- [Extrait choisi]
Le 13 janvier 1790, l’Assemblée nationale déclare appartenir à la Nation les biens, meubles et immeubles de toutes les communautés religieuses. Le District de Semur envoie aussitôt des commissaires dans chaque abbaye pour connaître justement les revenus et les dettes, avec menace d’exproprier sans indemnité, sans donner de pension aux religieux si la vérité n’est pas déclarée franchement sur ces deux objets, revenus et dettes. Dom Dunod, procureur, annonce 16000 francs de revenus pour les trois lots, 92000 francs de dettes, 1200 francs d’intérêts annuels à payer à quatre personnes, à M. Josbert de Châtillon 593 francs, à M. Demanche de Semur 267, aux Demoiselles Bolourgey de Semur 89 et à M. Royer de Montbard 267.

- [Entrées fournies]

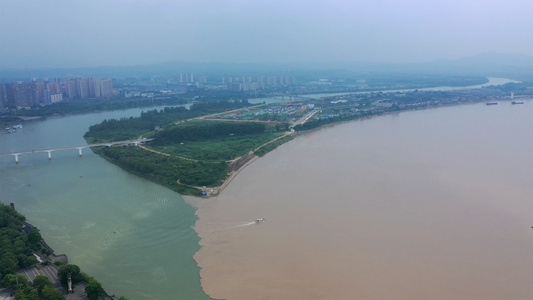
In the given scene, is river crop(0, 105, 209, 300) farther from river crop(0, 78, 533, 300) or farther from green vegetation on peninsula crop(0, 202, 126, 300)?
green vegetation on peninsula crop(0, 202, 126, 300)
==
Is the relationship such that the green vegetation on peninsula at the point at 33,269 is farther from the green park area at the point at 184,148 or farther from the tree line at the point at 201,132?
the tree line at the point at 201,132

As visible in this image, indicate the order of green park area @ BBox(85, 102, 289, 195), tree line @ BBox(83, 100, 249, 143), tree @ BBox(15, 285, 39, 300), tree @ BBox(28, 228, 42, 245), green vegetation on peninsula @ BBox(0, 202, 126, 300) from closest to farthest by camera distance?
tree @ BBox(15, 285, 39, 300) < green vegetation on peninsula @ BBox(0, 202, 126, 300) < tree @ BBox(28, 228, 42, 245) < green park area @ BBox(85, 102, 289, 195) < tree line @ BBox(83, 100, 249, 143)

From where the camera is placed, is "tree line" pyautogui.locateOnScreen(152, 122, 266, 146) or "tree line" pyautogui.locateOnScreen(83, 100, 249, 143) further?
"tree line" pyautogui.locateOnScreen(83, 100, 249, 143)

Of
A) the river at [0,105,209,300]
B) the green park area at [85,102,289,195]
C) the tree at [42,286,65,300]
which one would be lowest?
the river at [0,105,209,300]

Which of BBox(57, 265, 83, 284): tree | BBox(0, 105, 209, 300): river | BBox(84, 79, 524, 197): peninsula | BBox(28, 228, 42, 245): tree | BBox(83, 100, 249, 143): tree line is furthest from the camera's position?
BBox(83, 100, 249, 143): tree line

- [Tâches à accomplir]
• 1. Reproduisez fidèlement le passage de l'extrait portant sur les biens des communautés religieuses : commencez aux mots « Le 13 janvier » et arrêtez-vous après « de Montbard 267. ».
• 2. Relevez chacune des lignes des entrées où figure la chaîne « pyautogui ». La casse doit être respectée.

- [Réponses détaillées]
• 1.
Le 13 janvier 1790, l’Assemblée nationale déclare appartenir à la Nation les biens, meubles et immeubles de toutes les communautés religieuses. Le District de Semur envoie aussitôt des commissaires dans chaque abbaye pour connaître justement les revenus et les dettes, avec menace d’exproprier sans indemnité, sans donner de pension aux religieux si la vérité n’est pas déclarée franchement sur ces deux objets, revenus et dettes. Dom Dunod, procureur, annonce 16000 francs de revenus pour les trois lots, 92000 francs de dettes, 1200 francs d’intérêts annuels à payer à quatre personnes, à M. Josbert de Châtillon 593 francs, à M. Demanche de Semur 267, aux Demoiselles Bolourgey de Semur 89 et à M. Royer de Montbard 267.

• 2.
From where the camera is placed, is "tree line" pyautogui.locateOnScreen(152, 122, 266, 146) or "tree line" pyautogui.locateOnScreen(83, 100, 249, 143) further?
"tree line" pyautogui.locateOnScreen(83, 100, 249, 143)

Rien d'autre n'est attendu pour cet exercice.